* _Brief 1_
Answer these questions using the recipe:
(a) How long is the prep time?
(b) How much sodium does one serving contain?
(c) Which Tex-Mex flavors does the closing description name?
* _Brief 2_
Extract from the recipe the text between "(Nutrition information is" and "and chopped cilantro.", inclusive.

Quick and Easy Tex-Mex Beef and Rice Bake

Quick and Easy Tex-Mex Beef and Rice Bake

Diana Rattray

Prep: 20 mins
Cook: 25 mins
Total: 45 mins
Servings: 4 to 6 servings
Nutrition Facts (per serving)
367 Calories
12g Fat
34g Carbs
31g Protein
Show Full Nutrition Label Hide Full Nutrition Label
Nutrition Facts
Servings: 4 to 6
Amount per serving
Calories 367
% Daily Value*
Total Fat 12g 15%
Saturated Fat 5g 23%
Cholesterol 72mg 24%
Sodium 488mg 21%
Total Carbohydrate 34g 13%
Dietary Fiber 8g 29%
Total Sugars 4g
Protein 31g
Vitamin C 13mg 67%
Calcium 82mg 6%
Iron 5mg 26%
Potassium 827mg 18%
*The % Daily Value (DV) tells you how much a nutrient in a food serving contributes to a daily diet. 2,000 calories a day is used for general nutrition advice.
(Nutrition information is calculated using an ingredient database and should be considered an estimate.)

This ground beef casserole is a quick-fix meal your family will love. The Tex-Mex flavors include cumin, chili powder, and chopped cilantro.

(Collected data)

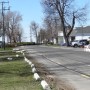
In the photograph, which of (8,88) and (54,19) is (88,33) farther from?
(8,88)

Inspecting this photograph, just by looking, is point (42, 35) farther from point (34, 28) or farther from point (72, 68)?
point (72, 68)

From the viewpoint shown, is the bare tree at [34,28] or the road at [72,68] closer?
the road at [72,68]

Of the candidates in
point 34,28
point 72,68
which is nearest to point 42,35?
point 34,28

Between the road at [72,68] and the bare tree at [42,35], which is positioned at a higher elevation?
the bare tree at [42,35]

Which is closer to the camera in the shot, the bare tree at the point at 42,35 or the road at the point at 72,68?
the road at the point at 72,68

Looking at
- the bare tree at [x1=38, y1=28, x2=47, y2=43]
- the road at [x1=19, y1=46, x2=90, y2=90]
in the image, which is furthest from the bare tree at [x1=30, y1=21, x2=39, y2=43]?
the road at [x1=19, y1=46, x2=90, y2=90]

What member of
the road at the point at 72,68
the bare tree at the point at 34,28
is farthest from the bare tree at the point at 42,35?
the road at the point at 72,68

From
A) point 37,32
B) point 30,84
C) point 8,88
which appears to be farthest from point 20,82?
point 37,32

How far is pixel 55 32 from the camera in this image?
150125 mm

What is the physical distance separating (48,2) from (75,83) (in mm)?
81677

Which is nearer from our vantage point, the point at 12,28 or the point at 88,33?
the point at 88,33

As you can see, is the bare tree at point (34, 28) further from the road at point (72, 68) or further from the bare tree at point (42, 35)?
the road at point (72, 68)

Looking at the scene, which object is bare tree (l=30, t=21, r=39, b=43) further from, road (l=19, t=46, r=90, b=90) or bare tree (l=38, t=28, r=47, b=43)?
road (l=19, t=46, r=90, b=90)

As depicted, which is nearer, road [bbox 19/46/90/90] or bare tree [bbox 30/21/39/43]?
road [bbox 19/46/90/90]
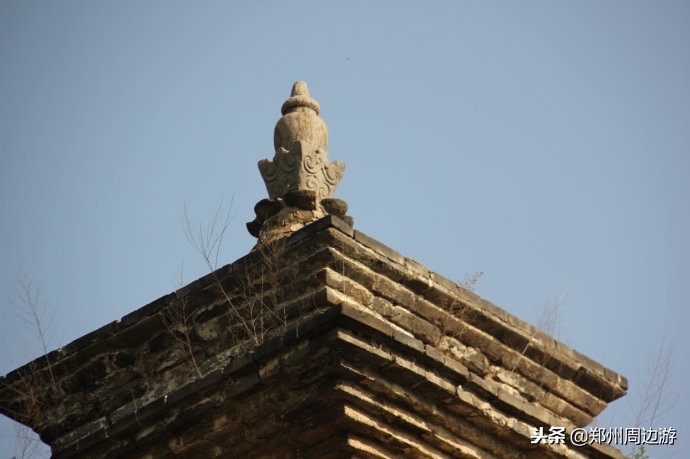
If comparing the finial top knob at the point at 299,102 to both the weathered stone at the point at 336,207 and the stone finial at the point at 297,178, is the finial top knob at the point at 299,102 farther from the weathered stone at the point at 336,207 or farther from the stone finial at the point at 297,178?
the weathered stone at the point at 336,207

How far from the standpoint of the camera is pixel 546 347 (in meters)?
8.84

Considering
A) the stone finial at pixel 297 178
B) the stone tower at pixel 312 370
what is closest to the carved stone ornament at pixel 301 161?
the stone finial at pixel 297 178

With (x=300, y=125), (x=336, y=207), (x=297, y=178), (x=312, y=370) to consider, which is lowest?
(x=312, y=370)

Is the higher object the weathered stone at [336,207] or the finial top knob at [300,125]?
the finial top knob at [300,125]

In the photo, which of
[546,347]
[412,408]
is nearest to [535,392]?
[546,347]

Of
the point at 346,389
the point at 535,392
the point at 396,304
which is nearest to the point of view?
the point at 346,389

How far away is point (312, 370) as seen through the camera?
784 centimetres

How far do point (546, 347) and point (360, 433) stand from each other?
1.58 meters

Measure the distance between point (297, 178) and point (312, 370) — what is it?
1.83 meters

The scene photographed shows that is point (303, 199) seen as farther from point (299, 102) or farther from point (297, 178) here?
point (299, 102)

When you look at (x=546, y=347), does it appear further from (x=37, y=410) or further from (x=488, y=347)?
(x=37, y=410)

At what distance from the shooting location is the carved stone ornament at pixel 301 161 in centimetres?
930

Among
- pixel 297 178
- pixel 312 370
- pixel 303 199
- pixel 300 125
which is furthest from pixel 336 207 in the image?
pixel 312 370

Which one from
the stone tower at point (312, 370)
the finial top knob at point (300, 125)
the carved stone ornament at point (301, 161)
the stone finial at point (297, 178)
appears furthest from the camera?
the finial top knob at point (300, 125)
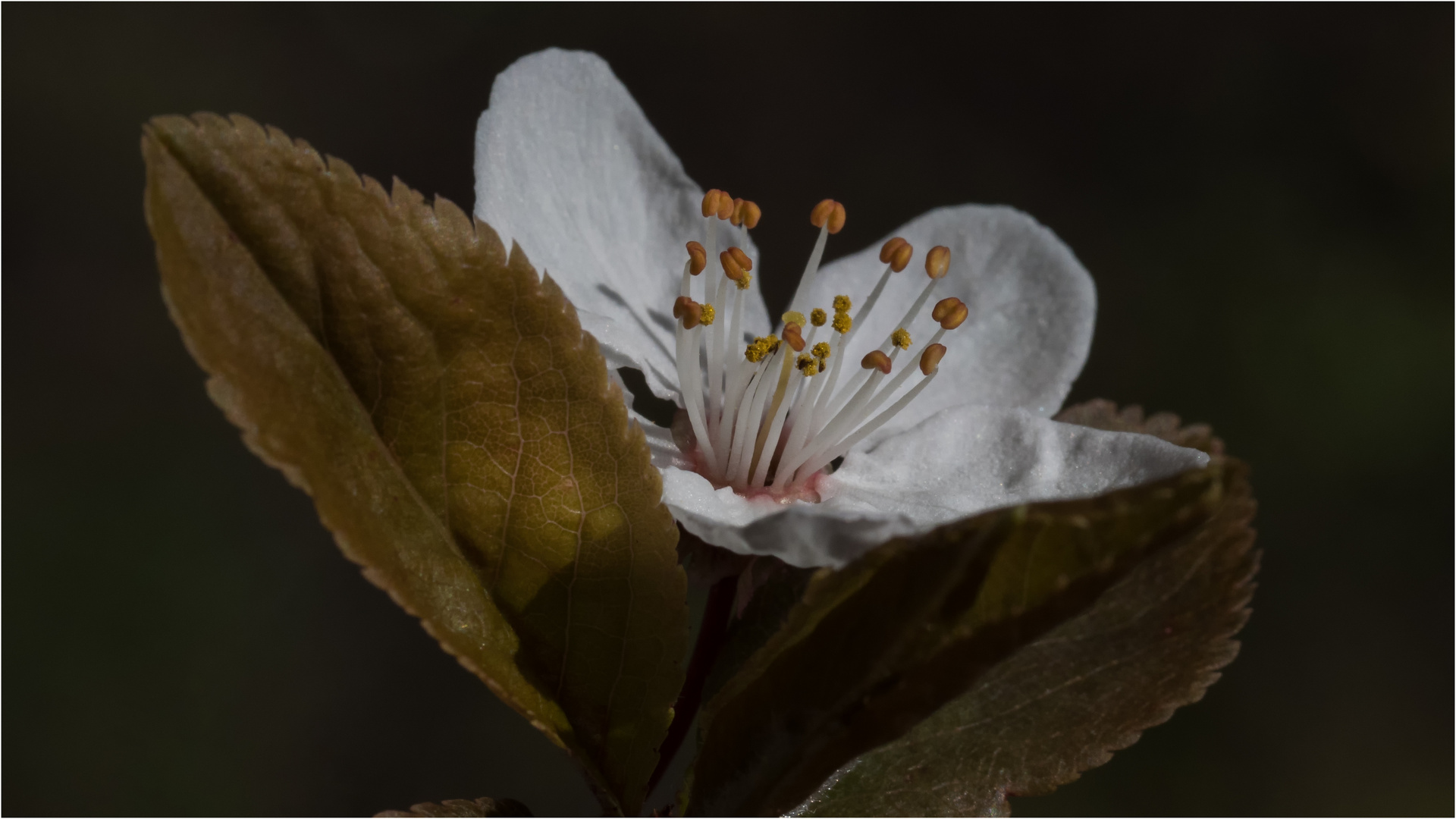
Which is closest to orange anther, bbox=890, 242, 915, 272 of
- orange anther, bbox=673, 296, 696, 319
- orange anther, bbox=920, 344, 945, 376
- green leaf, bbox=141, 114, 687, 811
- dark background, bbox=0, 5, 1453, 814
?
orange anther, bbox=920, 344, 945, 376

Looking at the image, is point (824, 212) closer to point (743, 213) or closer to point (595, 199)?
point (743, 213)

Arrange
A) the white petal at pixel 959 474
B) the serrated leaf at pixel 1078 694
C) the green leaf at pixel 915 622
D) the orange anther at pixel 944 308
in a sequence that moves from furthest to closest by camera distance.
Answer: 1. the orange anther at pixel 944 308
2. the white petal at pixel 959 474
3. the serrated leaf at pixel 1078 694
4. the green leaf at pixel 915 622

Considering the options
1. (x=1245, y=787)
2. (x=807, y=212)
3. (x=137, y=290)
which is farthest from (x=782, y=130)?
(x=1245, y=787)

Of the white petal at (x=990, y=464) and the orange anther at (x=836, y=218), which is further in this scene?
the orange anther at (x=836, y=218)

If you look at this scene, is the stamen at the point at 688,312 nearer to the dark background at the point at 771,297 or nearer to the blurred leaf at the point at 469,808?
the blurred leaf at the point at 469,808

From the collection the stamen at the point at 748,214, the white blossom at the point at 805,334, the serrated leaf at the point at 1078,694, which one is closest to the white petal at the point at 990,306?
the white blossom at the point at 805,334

* _Written answer 1_
(a) 20 minutes
(b) 488mg
(c) Cumin, chili powder, and chopped cilantro

* _Written answer 2_
(Nutrition information is calculated using an ingredient database and should be considered an estimate.)

This ground beef casserole is a quick-fix meal your family will love. The Tex-Mex flavors include cumin, chili powder, and chopped cilantro.